Rather than trying to do everything at once, you can phase in PBLA one key feature at a time. You might begin by introducing the Language Companion and using it regularly in class for a week or so, just for information about settlement topics or language learning and for storing worksheets and handouts. Then, as learners become accustomed to using their Language Companion in some way every day, begin to introduce other aspects of PBLA and “About Me” activities one by one over a period of time. Encourage learners to put each artefact as it is completed into the portfolio and record it on their inventory.
When learners are comfortable with that routine, try an assessment task. For the first instructional module using PBLA, you might plan to assess one skill only. After doing the task and discussing feedback, have the learners date the task, file it in the appropriate portfolio section, and enter it on the portfolio inventory. At the end of the week (or on Monday, as a review), learners could do a learning reflection and add it to the portfolio. Following this pattern, add more aspects of PBLA incrementally as you gain confidence.
Some items for the “About Me” section, such as a needs assessment or goal statement, need to be done early in the term. Others might be addressed in various modules throughout the term. For example, in a module on the community, learners might discuss similarities and differences between their new community in Canada and their previous community. This could be followed by an activity focused on prioritizing skills that they think they will need in their new community or job in Canada and a self-assessment of those skills. The results can be dated and included in the “About Me” section of the portfolio. Throughout the course, other language samples related to the CLB outcomes are added to the portfolio.
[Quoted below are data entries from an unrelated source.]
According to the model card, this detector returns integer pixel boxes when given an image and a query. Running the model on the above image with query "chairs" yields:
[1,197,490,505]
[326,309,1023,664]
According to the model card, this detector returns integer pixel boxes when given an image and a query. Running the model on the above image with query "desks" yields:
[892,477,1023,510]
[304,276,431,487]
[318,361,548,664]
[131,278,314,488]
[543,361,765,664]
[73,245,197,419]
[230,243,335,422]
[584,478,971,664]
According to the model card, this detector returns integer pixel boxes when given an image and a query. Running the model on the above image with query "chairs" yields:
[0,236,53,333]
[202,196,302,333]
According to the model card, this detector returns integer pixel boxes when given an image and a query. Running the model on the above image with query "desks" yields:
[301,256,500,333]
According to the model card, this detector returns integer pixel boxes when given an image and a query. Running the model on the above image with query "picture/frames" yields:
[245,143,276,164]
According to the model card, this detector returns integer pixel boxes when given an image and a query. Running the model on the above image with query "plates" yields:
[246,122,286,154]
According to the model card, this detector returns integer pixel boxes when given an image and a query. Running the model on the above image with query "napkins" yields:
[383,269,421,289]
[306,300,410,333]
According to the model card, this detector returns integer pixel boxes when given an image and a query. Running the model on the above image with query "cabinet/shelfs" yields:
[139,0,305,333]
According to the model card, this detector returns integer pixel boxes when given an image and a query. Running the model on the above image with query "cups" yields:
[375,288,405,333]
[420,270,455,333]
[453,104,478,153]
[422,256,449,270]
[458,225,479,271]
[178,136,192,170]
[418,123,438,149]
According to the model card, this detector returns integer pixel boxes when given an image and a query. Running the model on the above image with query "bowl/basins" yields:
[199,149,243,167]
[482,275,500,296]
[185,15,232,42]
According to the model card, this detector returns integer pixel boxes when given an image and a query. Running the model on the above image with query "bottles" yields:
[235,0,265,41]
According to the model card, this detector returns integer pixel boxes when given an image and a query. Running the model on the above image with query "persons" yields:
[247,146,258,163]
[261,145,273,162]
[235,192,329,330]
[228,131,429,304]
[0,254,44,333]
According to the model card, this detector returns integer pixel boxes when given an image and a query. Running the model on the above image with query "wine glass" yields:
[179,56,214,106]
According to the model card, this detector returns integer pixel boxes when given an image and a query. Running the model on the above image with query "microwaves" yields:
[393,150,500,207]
Developing Familiarity with Processes
When you first begin doing portfolio activities with your learners, you will probably need to go through the process step by step. You might have to be quite directive, depending on the CLB level. For example, after a module on health, you might say:
“We did a lot of work on health this week. Think about what you learned about health and about the activities you did. Write a short message about what you now know about health that you didn’t know before, what language skills you learned, when you used or will use your new skills outside the class, and what your favourite activity was.”
It is important to keep in mind that most learners entering language training will be unfamiliar with PBLA and may not initially perceive the benefits to them and their language learning. There are likely to be growing pains – awkward times when problems develop or something does not work out as planned.
Adjusting to Change
Typically, teachers report feeling more comfortable with practice:
In Term 1 – They feel hesitant, confused, and frustrated at times. Everything is new, and every practice takes adjustment and trial and error. Some teachers say they feel less competent.
In Term 2 – They begin to feel more in control as they find effective practices and strategies. More activities become routine, although there are still new responsibilities to implement, which can cause initial uncertainty.
In Term 3 – They find a rhythm and way of working that seems effective. They are beginning to repeat the PBLA cycle and are able to do so more effectively and with increasing confidence. They still have many questions but are beginning to refine their practice to enhance learning for learners.